I find I just can't get on with it. I have started at the beginning,
and I just can't follow it. The first few chapters do stuff that I
easily did with the Open University, and I just can't follow it.

Why is this?


Maybe it is because they teach their classes using the spoken word,
and their writing style is the problem. Nobody could be writing
substantial programs within a day from this book. Writing and speaking
are different skills. I've seen such things before. I once had a boss
whose writing was AWFUL, just AWFUL, truly the laughing-stock of the
firm.

Or maybe they are TOO well qualified. The senior maths teachers at my
school were genuine mathematicians, who had turned to teaching. They
simply couldn't understand what we boys found difficult. The best
maths teacher as my school was the woodwork master;, he saw what we
boys found hard, he found it hard himself. So he explained it well.

Koenig and Moo are certainly well qualified, I wonder if that has
stopped people from judging what they have actually written?

For myself, it is going to be "C++ for Dummies" by Stephen Randy
Davis. There is no point in beating my head against a brick wall.

Michael Bell

--
 
L

LR

Michael said:
Following the advice of many, on this list and elsewhere, and
impressed by their statement that students were writing substantial
programs within a day, I bought "Accelerated C++" by Koenig and Moo.

I find I just can't get on with it. I have started at the beginning,
and I just can't follow it. The first few chapters do stuff that I
easily did with the Open University, and I just can't follow it.

Why is this?

Perhaps you'd be willing to share a particular problem that you had
understanding something in the book?

TIA

LR
 
E

Erik Wikström

I did an the Open University course MT262. I got 3/4 the way through
it and only really came unstuck at classes.

Following the advice of many, on this list and elsewhere, and
impressed by their statement that students were writing substantial
programs within a day, I bought "Accelerated C++" by Koenig and Moo.

I find I just can't get on with it. I have started at the beginning,
and I just can't follow it. The first few chapters do stuff that I
easily did with the Open University, and I just can't follow it.

Why is this?

I do not know, I have not read the book but I have looked in it and it
looked quite OK to me. If you have any specific grievances perhaps
someone here can help you.
Maybe it is because they teach their classes using the spoken word,
and their writing style is the problem. Nobody could be writing
substantial programs within a day from this book.

None that I know of would be able to write substantial programs in
(good) C++ after reading just reading a book. C++ is a very complex
language and after reading a book or two you will have a foundation to
stand on, but it to be a truly good C++ programmer you need a few years
of experience in addition to reading books and articles.
 
M

ma740988

I did an the Open University course MT262. I got 3/4 the way through
it and only really came unstuck at classes.

Following the advice of many, on this list and elsewhere, and
impressed by their statement that students were writing substantial
programs within a day, I bought "Accelerated C++" by Koenig and Moo.

▶ [Stored records]:
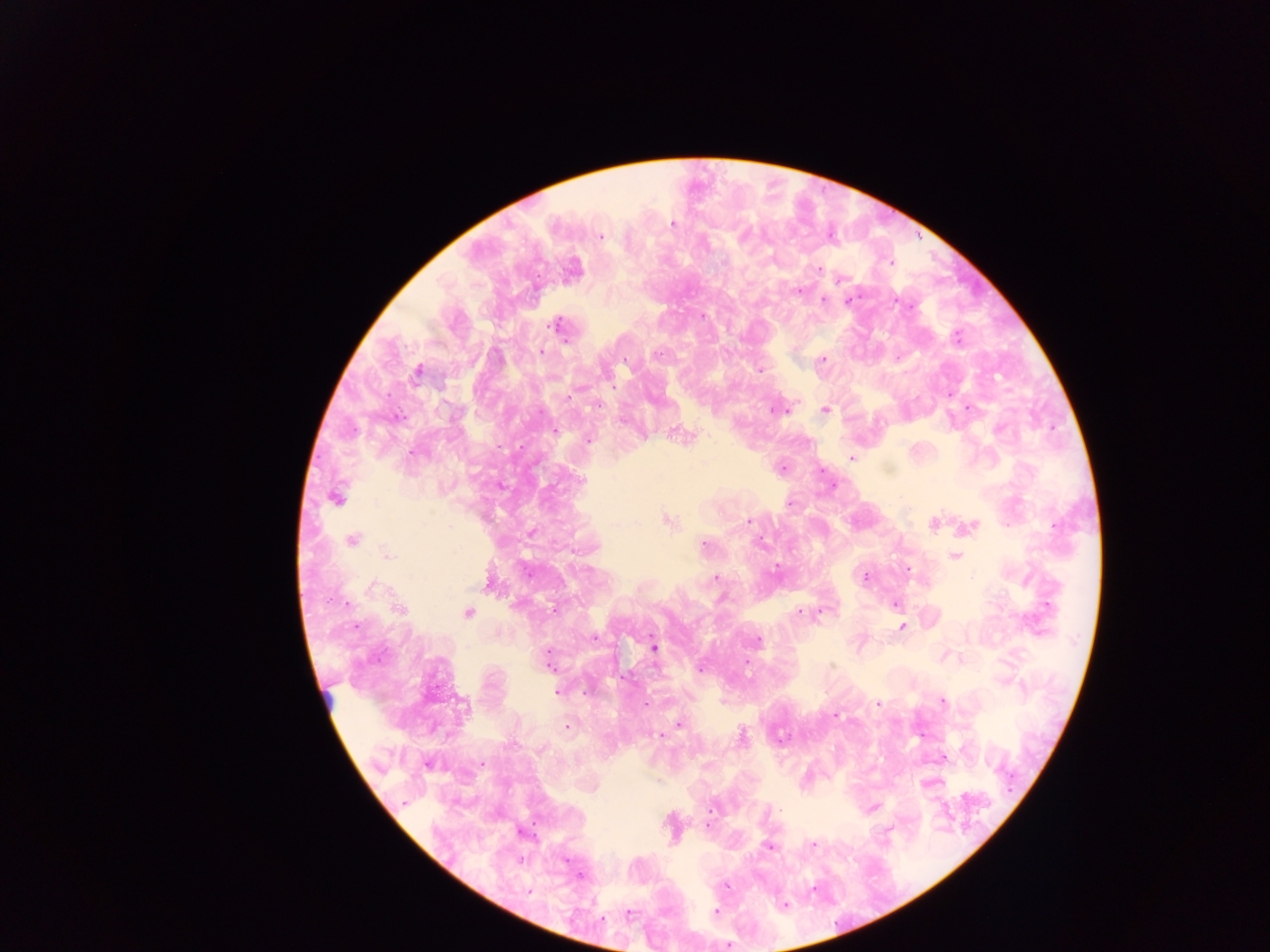

Approximate centers as x y in pixels. Plasmodium parasite locations: 672 224; 743 235; 601 237; 723 262; 890 262; 819 269; 840 279; 798 291; 824 300; 848 301; 555 325; 956 338; 497 353; 541 353; 656 355; 823 359; 626 360; 760 370; 417 371; 613 386; 569 397; 598 405; 967 408; 825 409; 774 410; 398 418; 555 430; 588 440; 413 453; 852 458; 782 468; 580 480; 336 497; 790 503; 669 522; 748 522; 934 524; 973 525; 352 540; 762 541; 704 546; 387 553; 955 557; 776 566; 908 569; 715 578; 865 578; 374 587; 345 604; 896 605; 1047 605; 554 609; 400 610; 822 611; 800 612; 468 613; 901 627; 595 637; 758 640; 654 647; 548 660; 701 669; 557 692; 942 700; 878 703; 644 704; 835 715; 679 723; 568 727; 742 735; 660 736; 428 764; 481 764; 594 789; 710 810; 708 825; 813 844; 768 847; 522 860; 580 875; 528 892; 783 905; 715 911; 629 913. Thick blood film. Collected in Ghana. Mobile-phone photograph taken through the microscope. One field of view. Image is 1270×952 pixels.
Report the malaria status of this cell.
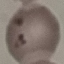
Parasitized.

preparation = thin smear
stain = Giemsa
image type = automatically extracted cell patch, resized to 64 × 64 pixels
capture = smartphone through the microscope eyepiece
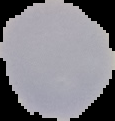

image type = cell region segmented out of the field of view; surrounding area masked to black
malaria status = uninfected
preparation = thin blood smear
image size = 115×121 pixels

▶ [Written problem]: Which book authors are named in the thread about learning C++? List every one.

▶ [Reply to the exercise]: Koenig, Moo, Stephen Randy Davis